Your task >> Render the data below as a Markdown table with columns "No." and "Text", numbering each non-blank line in its own row and leaving out the pictures.
# # # #
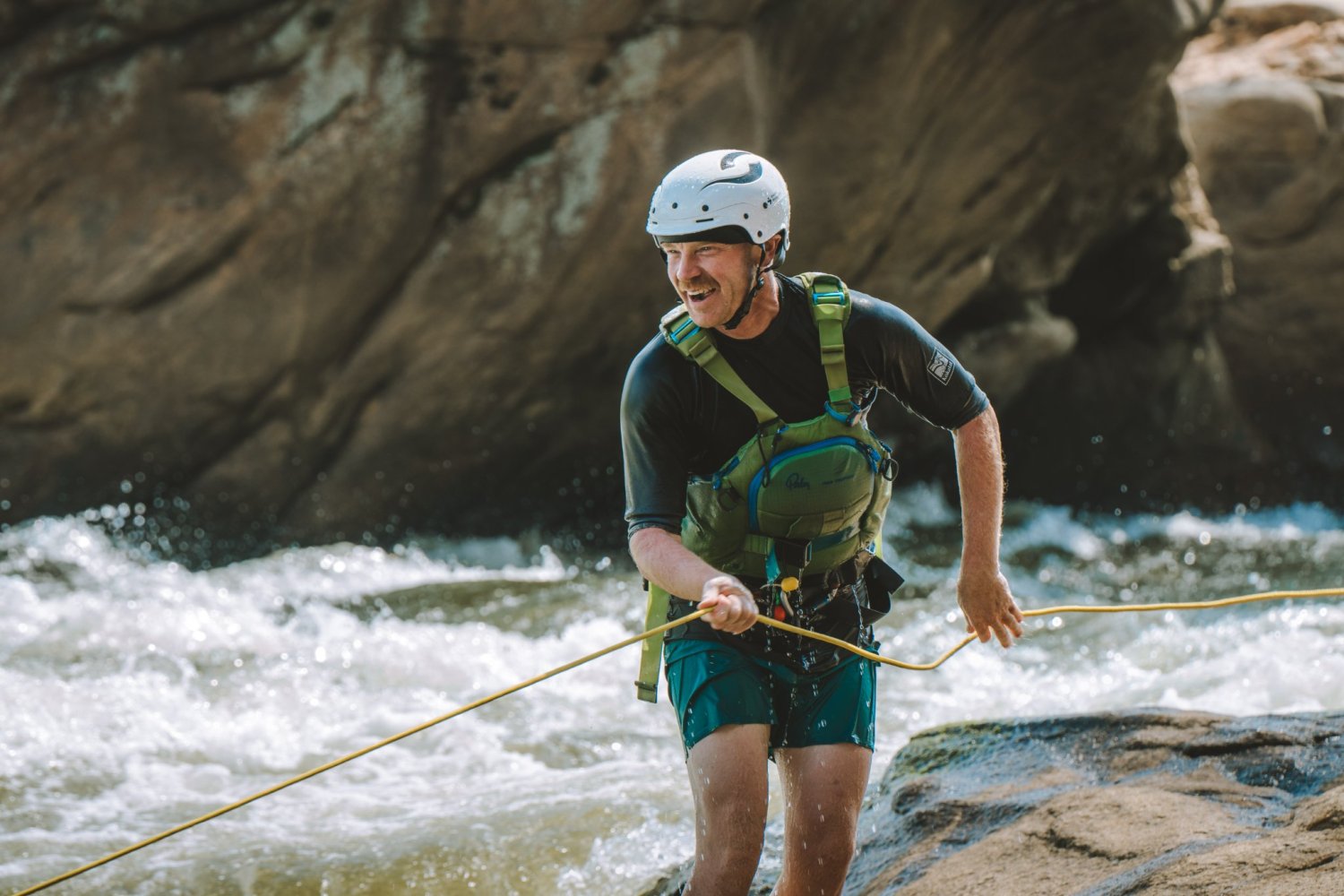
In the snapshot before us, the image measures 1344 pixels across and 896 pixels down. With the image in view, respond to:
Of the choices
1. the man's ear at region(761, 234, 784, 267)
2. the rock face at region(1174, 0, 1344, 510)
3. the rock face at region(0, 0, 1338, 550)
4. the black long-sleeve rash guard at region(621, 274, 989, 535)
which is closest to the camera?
the black long-sleeve rash guard at region(621, 274, 989, 535)

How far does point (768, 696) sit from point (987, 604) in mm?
517

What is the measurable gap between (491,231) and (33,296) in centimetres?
251

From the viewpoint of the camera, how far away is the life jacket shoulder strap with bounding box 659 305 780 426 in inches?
126

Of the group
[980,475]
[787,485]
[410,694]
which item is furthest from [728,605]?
[410,694]

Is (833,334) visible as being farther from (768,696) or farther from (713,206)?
(768,696)

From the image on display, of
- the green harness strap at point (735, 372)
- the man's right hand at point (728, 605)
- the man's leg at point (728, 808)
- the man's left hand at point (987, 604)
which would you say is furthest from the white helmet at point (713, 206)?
the man's leg at point (728, 808)

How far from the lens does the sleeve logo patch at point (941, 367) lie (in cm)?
329

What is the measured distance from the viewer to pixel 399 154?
8.45 meters

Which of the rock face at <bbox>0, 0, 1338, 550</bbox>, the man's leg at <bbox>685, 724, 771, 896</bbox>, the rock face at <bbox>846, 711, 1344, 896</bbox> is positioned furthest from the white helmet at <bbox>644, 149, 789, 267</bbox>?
the rock face at <bbox>0, 0, 1338, 550</bbox>

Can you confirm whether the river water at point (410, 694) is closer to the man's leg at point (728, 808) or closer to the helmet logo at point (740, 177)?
the man's leg at point (728, 808)

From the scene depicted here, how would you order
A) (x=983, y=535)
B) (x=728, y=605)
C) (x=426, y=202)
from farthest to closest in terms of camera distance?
1. (x=426, y=202)
2. (x=983, y=535)
3. (x=728, y=605)

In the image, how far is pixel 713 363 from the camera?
3.20 m

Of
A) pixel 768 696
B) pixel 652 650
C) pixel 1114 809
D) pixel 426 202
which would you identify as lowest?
pixel 1114 809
# # # #
Final result >>
| No. | Text |
|---|---|
| 1 | In the snapshot before us, the image measures 1344 pixels across and 896 pixels down. With the image in view, respond to: |
| 2 | Of the choices |
| 3 | 1. the man's ear at region(761, 234, 784, 267) |
| 4 | 2. the rock face at region(1174, 0, 1344, 510) |
| 5 | 3. the rock face at region(0, 0, 1338, 550) |
| 6 | 4. the black long-sleeve rash guard at region(621, 274, 989, 535) |
| 7 | which is closest to the camera? |
| 8 | the black long-sleeve rash guard at region(621, 274, 989, 535) |
| 9 | How far does point (768, 696) sit from point (987, 604) in mm? |
| 10 | 517 |
| 11 | What is the measurable gap between (491,231) and (33,296) in centimetres? |
| 12 | 251 |
| 13 | From the viewpoint of the camera, how far away is the life jacket shoulder strap with bounding box 659 305 780 426 in inches? |
| 14 | 126 |
| 15 | Of the group |
| 16 | [980,475] |
| 17 | [787,485] |
| 18 | [410,694] |
| 19 | which item is furthest from [728,605]? |
| 20 | [410,694] |
| 21 | Is (833,334) visible as being farther from (768,696) or farther from (713,206)? |
| 22 | (768,696) |
| 23 | From the image on display, of |
| 24 | - the green harness strap at point (735, 372) |
| 25 | - the man's right hand at point (728, 605) |
| 26 | - the man's leg at point (728, 808) |
| 27 | - the man's left hand at point (987, 604) |
| 28 | which would you say is furthest from the white helmet at point (713, 206)? |
| 29 | the man's leg at point (728, 808) |
| 30 | How far from the lens does the sleeve logo patch at point (941, 367) lie (in cm)? |
| 31 | 329 |
| 32 | What is the measured distance from the viewer to pixel 399 154? |
| 33 | 8.45 meters |
| 34 | Which of the rock face at <bbox>0, 0, 1338, 550</bbox>, the man's leg at <bbox>685, 724, 771, 896</bbox>, the rock face at <bbox>846, 711, 1344, 896</bbox> is positioned furthest from the white helmet at <bbox>644, 149, 789, 267</bbox>? |
| 35 | the rock face at <bbox>0, 0, 1338, 550</bbox> |
| 36 | Can you confirm whether the river water at point (410, 694) is closer to the man's leg at point (728, 808) or closer to the helmet logo at point (740, 177)? |
| 37 | the man's leg at point (728, 808) |
| 38 | From the scene depicted here, how would you order |
| 39 | A) (x=983, y=535) |
| 40 | B) (x=728, y=605) |
| 41 | C) (x=426, y=202) |
| 42 | from farthest to closest in terms of camera distance? |
| 43 | 1. (x=426, y=202) |
| 44 | 2. (x=983, y=535) |
| 45 | 3. (x=728, y=605) |
| 46 | In the image, how far is pixel 713 363 from the camera? |
| 47 | 3.20 m |
| 48 | Of |
| 49 | A) pixel 768 696 |
| 50 | B) pixel 652 650 |
| 51 | C) pixel 1114 809 |
| 52 | D) pixel 426 202 |
| 53 | which would you identify as lowest? |
| 54 | pixel 1114 809 |